1年生の演習で、実務家による第三者介入に関する講演会を行いました

講演会の様子
2025年7月16日、1年生前期の演習科目「人文入門演習」において、人文学部大原良通教授と同学部鈴木遥講師のゼミが実務家による講演会を合同で開催しました。

講演者の田中めぐみ氏
講演会のタイトルは、「やってみよう!ノートテイクと“第三者介入”」でした。講師は、ジェンダー平等などに関する政策提言や普及啓発などを行っている「一般社団法人あすには」で教育研修チームリーダーを務められている田中めぐみ氏でした。「人文入門演習」では、大学での学びの基礎的知識や技術、マナーなどを学んでいます。本講演会は、この中の取り上げている「ノートテイキング」と「ハラスメント」について理解を深めることを目的に実施しました。
田中氏の講演では、「自分の感情を知り、大切にし、自分の安全を第一にしながらハラスメントに対し勇気をもって対応する」ことが分かりやすく解説されました。講演の内容は、主に、「グラフィックレコーディングを活用したノートテイク」「アサーション」「自分と他者の境界線」「第三者介入」の三点でした。講演の合間に、ノートテイクの練習や受講生間での意見交換の時間が設けられ、受講生は楽しみながら講演を聴くことができました。

受講生のグラフィックレコーディング
「グラフィックレコーディングを活用したノートテイク」では、文字だけでなく、絵を使って聞いた話を要約したり、その時の自身の感情を記録する技術を学びました。
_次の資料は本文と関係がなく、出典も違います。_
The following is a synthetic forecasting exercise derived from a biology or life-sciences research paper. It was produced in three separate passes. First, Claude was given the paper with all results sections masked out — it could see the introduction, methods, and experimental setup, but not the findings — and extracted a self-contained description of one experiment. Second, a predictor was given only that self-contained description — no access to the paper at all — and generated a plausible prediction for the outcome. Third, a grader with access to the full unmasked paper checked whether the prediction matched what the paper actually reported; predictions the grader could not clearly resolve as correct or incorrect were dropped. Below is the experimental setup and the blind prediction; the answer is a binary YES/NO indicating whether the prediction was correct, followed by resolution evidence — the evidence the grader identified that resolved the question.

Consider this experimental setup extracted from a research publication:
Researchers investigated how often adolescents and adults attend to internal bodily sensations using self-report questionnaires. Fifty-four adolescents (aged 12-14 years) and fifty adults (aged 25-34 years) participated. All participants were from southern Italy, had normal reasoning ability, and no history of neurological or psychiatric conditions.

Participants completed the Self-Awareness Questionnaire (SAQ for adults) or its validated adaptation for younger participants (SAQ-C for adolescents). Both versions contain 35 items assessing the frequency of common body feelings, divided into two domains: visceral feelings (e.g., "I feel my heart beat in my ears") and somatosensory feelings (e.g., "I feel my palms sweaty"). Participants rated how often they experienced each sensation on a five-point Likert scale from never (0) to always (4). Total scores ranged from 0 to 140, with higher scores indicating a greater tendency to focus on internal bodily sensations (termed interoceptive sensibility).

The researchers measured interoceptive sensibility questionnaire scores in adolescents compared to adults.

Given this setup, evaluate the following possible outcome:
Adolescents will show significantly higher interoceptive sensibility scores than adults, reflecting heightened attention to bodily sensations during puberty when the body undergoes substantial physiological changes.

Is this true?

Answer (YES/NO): YES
丸や四角など単純な形だけで様々なものや概念を描けることを学び、受講生たちは思い思いに絵を描いてみました。また「感情を記録することは時として自身が置かれている社会環境に自分が不満を抱いていることなどを自覚することにつながる」と、田中氏は自身の経験を交えながら伝えました。
「アサーション」では、自身の感情を大切にし、かつ相手も尊重しながらお互いの関係を築くという考え方を学びました。このことは、「自分と他者の境界線」にも深く関わります。「自分と他者を分ける境界は一本ではなく、自分の価値観と相手の価値観の二本である。自分の価値観で相手を判断しそれに基づいて相手を非難することが境界線の侵害となり、ハラスメントへと発展する可能性がある」と田中氏は伝えました。その後、田中氏から示された友人間での遊びの約束に関する事例について受講生同士で意見交換を行いました。これにより、受講生は身近な問題としてこのことを学ぶことができました。

冊子を示しながら第三者介入について説明する田中氏
最後に、「第三者介入」について、ハラスメントが疑われる場面に遭遇した時に第三者としてどのようなことができるかを学びました。問題の行為に対し直接的に注意する方法だけでなく、気をそらすような行動をするなど、その場の流れを変える方法があることなどを学びました。田中氏は、「大切なことは自分の安全を第一にして、問題に対応すること」と受講生に伝えました。
本講演会は、ノートテイキングの意義、第三者介入というハラスメントへの対応への理解を深める機会となりました。また、ノートテイキングやグループディスカッションなど、「人文入門演習」における半年間の学びの振り返りにもなりました。